**WHAT THIS TASK INVOLVES:** An exact copy of the entries is needed, with every picture left out.

==============================

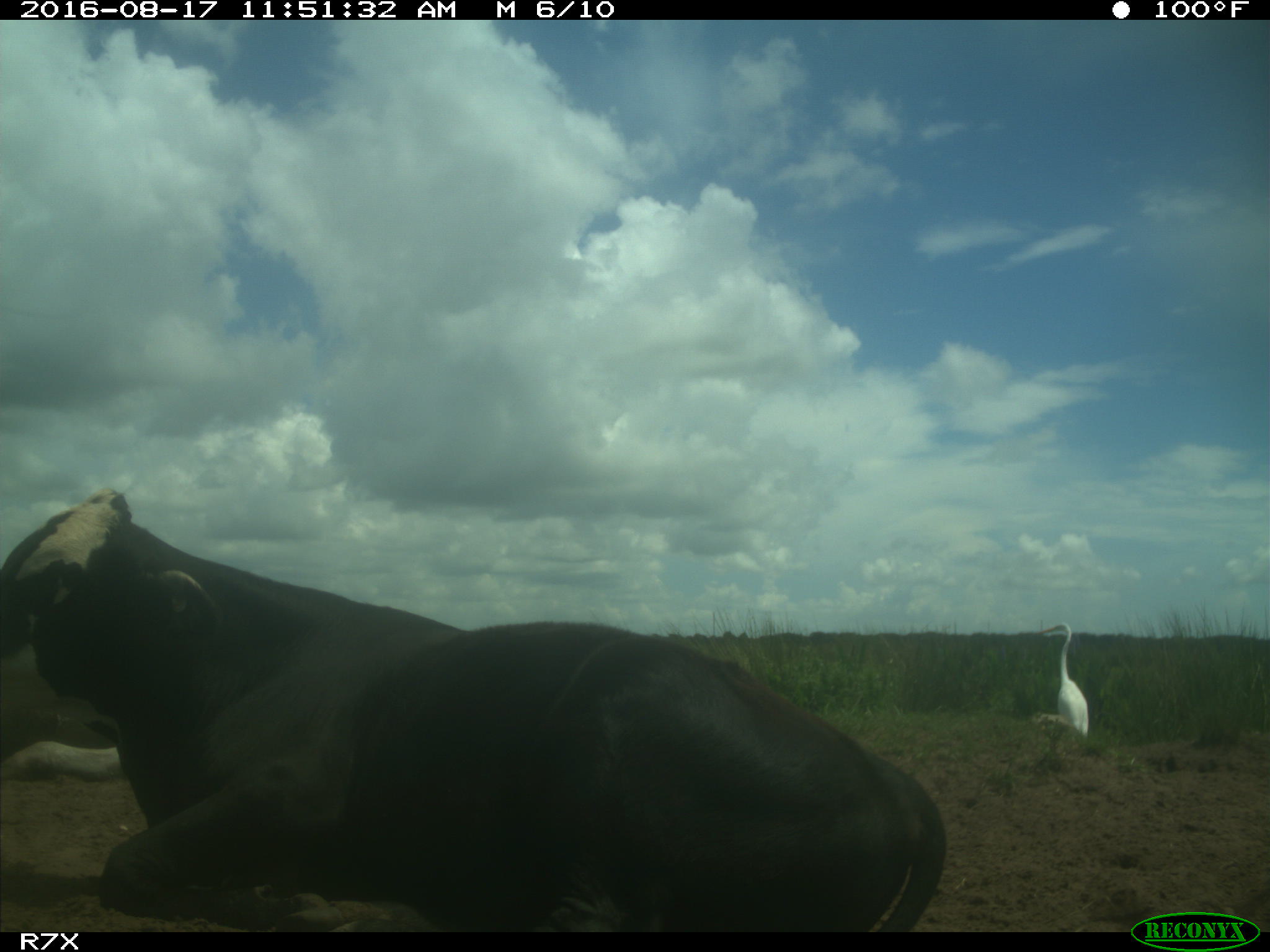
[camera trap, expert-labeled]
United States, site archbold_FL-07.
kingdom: Animalia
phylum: Chordata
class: Mammalia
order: Artiodactyla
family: Bovidae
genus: Bos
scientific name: Bos taurus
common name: domestic cow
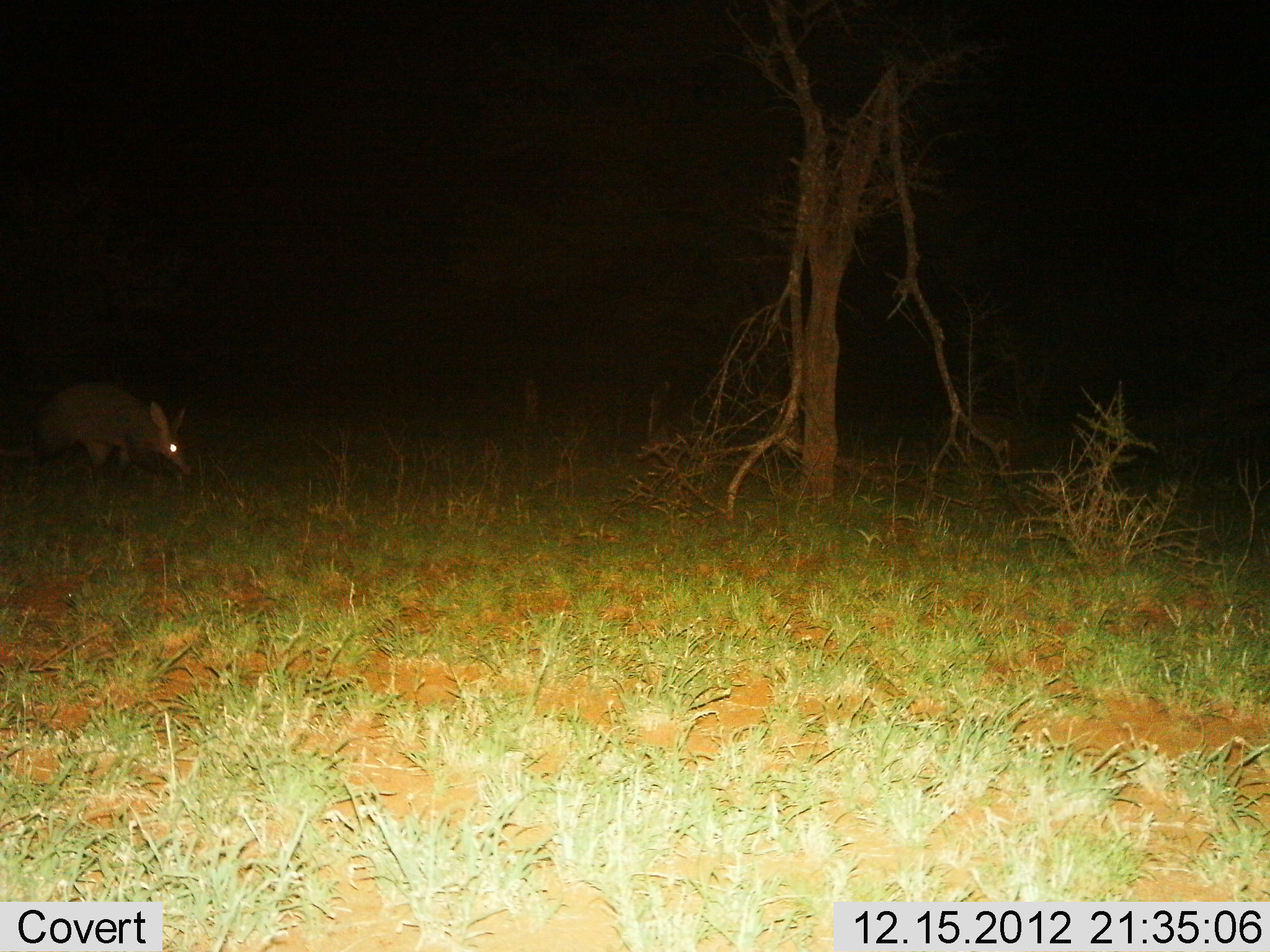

==============================

**RESPONSE TO THE EXERCISE:**
[camera trap, expert-labeled]
United States, site archbold_FL-07.
kingdom: Animalia
phylum: Chordata
class: Mammalia
order: Artiodactyla
family: Bovidae
genus: Bos
scientific name: Bos taurus
common name: domestic cow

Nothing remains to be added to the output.